_Requirements_:
Copy out every one of the following records word for word, keeping each line as it is.

_Task inputs_:

----

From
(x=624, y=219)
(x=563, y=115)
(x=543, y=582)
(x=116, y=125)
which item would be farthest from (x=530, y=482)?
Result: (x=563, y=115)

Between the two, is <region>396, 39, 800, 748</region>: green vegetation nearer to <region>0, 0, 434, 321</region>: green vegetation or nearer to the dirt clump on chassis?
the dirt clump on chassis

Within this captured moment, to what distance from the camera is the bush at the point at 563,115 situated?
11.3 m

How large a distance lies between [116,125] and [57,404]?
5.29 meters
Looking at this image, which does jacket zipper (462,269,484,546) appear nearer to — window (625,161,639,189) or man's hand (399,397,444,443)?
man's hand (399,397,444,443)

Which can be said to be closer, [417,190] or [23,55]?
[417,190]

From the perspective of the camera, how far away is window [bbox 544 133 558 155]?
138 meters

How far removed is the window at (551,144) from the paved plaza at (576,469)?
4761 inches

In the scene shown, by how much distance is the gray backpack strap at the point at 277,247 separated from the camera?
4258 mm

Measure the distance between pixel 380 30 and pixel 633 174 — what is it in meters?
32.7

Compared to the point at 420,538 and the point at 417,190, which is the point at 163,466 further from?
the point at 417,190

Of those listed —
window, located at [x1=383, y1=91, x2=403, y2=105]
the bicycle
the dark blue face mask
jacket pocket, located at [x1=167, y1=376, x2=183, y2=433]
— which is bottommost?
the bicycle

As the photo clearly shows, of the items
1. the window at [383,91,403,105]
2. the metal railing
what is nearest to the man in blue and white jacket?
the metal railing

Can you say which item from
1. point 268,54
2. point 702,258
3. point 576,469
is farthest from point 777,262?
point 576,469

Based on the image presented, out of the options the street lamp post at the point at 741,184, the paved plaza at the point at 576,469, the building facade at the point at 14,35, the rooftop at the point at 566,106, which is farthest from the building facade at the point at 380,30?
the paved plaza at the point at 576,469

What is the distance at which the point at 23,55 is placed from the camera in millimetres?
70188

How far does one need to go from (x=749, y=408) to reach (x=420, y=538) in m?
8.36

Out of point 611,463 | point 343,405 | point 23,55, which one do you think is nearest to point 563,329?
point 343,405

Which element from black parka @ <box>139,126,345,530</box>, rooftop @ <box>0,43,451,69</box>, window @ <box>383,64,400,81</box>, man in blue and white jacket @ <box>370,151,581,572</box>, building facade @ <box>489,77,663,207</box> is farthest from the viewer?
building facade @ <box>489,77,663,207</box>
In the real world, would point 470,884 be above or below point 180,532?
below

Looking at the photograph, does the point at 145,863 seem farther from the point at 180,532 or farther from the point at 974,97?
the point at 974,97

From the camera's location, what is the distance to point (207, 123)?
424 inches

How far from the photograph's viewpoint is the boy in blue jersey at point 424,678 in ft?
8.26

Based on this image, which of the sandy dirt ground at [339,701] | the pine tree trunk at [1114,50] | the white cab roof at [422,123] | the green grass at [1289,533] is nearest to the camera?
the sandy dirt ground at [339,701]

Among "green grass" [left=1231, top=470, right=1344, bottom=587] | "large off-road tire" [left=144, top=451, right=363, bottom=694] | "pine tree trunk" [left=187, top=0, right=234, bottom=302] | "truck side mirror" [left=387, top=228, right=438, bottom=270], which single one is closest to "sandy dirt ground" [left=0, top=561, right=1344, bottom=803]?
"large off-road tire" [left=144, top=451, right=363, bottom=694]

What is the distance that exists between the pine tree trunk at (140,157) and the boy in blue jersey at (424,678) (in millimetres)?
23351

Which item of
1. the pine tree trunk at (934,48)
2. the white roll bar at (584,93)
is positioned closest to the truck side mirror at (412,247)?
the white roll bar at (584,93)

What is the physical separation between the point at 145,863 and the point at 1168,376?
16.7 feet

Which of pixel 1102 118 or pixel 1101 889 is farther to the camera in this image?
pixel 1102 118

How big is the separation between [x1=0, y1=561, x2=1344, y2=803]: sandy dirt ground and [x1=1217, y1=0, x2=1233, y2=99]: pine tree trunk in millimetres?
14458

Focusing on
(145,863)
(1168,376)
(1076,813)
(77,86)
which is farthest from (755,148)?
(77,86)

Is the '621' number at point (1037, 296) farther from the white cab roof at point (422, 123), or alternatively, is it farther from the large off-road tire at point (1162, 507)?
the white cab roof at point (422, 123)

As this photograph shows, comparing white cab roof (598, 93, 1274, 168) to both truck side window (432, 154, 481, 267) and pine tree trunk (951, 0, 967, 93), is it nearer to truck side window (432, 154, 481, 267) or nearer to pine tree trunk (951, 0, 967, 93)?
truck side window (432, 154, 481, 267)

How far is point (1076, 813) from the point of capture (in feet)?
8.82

----

_Exercise answer_:
From
(x=624, y=219)
(x=563, y=115)
(x=543, y=582)
(x=116, y=125)
which item would be farthest from (x=530, y=482)?
Result: (x=563, y=115)

Between the two, is <region>396, 39, 800, 748</region>: green vegetation nearer to <region>0, 0, 434, 321</region>: green vegetation or nearer to the dirt clump on chassis?
the dirt clump on chassis

Within this captured moment, to what distance from the camera is the bush at the point at 563,115 situated?
11.3 m

How large a distance lies between [116,125] and [57,404]?
5.29 meters
Looking at this image, which does jacket zipper (462,269,484,546) appear nearer to — window (625,161,639,189) or man's hand (399,397,444,443)?
man's hand (399,397,444,443)

Which can be said to be closer, [417,190] or [23,55]?
[417,190]

From the perspective of the camera, how far away is window [bbox 544 133 558 155]?
138 meters

How far removed is the window at (551,144) from the paved plaza at (576,469)?
4761 inches

In the scene shown, by how much distance is the gray backpack strap at the point at 277,247 separated from the camera?
4258 mm

Measure the distance between pixel 380 30 and pixel 633 174 — what is it in meters?
32.7

Compared to the point at 420,538 and the point at 417,190, which is the point at 163,466 further from?
the point at 417,190

Of those listed —
window, located at [x1=383, y1=91, x2=403, y2=105]
the bicycle
the dark blue face mask
jacket pocket, located at [x1=167, y1=376, x2=183, y2=433]
— which is bottommost?
the bicycle

As the photo clearly shows, of the items
1. the window at [383,91,403,105]
2. the metal railing
what is nearest to the man in blue and white jacket?
the metal railing

Can you say which item from
1. point 268,54
2. point 702,258
3. point 576,469
is farthest from point 777,262?
point 576,469

Based on the image presented, out of the options the street lamp post at the point at 741,184, the paved plaza at the point at 576,469, the building facade at the point at 14,35, the rooftop at the point at 566,106, which is farthest from the building facade at the point at 380,30?
the paved plaza at the point at 576,469

What is the distance at which the point at 23,55 is placed from the camera in millimetres?
70188

How far does one need to go from (x=749, y=408) to reach (x=420, y=538) in m?
8.36

Out of point 611,463 | point 343,405 | point 23,55, which one do you think is nearest to point 563,329?
point 343,405

Which element from black parka @ <box>139,126,345,530</box>, rooftop @ <box>0,43,451,69</box>, window @ <box>383,64,400,81</box>, man in blue and white jacket @ <box>370,151,581,572</box>, building facade @ <box>489,77,663,207</box> is farthest from the viewer?
building facade @ <box>489,77,663,207</box>
In the real world, would point 470,884 be above or below point 180,532?
below

Looking at the photograph, does the point at 145,863 seem farther from the point at 180,532 or farther from the point at 974,97?
the point at 974,97

From the camera's location, what is the distance to point (207, 123)?
424 inches

How far from the photograph's viewpoint is the boy in blue jersey at point 424,678 in ft?
8.26

Based on this image, which of the sandy dirt ground at [339,701] | the pine tree trunk at [1114,50] | the white cab roof at [422,123] | the green grass at [1289,533] is nearest to the camera?
the sandy dirt ground at [339,701]

Among "green grass" [left=1231, top=470, right=1344, bottom=587] | "large off-road tire" [left=144, top=451, right=363, bottom=694] | "pine tree trunk" [left=187, top=0, right=234, bottom=302] | "truck side mirror" [left=387, top=228, right=438, bottom=270], which single one is closest to "sandy dirt ground" [left=0, top=561, right=1344, bottom=803]?
"large off-road tire" [left=144, top=451, right=363, bottom=694]

What is the distance that exists between the pine tree trunk at (140,157) and the boy in blue jersey at (424,678) (in millimetres)?
23351

Which item of
1. the pine tree trunk at (934,48)
2. the white roll bar at (584,93)
is positioned closest to the truck side mirror at (412,247)?
the white roll bar at (584,93)

What is the physical separation between the point at 145,863 and the point at 1168,376?
16.7 feet

Which of pixel 1102 118 or pixel 1101 889 is farther to the camera in this image?
pixel 1102 118

How big is the separation between [x1=0, y1=561, x2=1344, y2=803]: sandy dirt ground and [x1=1217, y1=0, x2=1233, y2=99]: pine tree trunk in millimetres?
14458

Focusing on
(145,863)
(1168,376)
(1076,813)
(77,86)
which is farthest from (755,148)?
(77,86)

Is the '621' number at point (1037, 296) farther from the white cab roof at point (422, 123), or alternatively, is it farther from the large off-road tire at point (1162, 507)?
the white cab roof at point (422, 123)

As this photograph shows, comparing white cab roof (598, 93, 1274, 168) to both truck side window (432, 154, 481, 267) and pine tree trunk (951, 0, 967, 93), is it nearer to truck side window (432, 154, 481, 267) or nearer to pine tree trunk (951, 0, 967, 93)?
truck side window (432, 154, 481, 267)

How far is point (1076, 813) from the point of capture (in feet)?
8.82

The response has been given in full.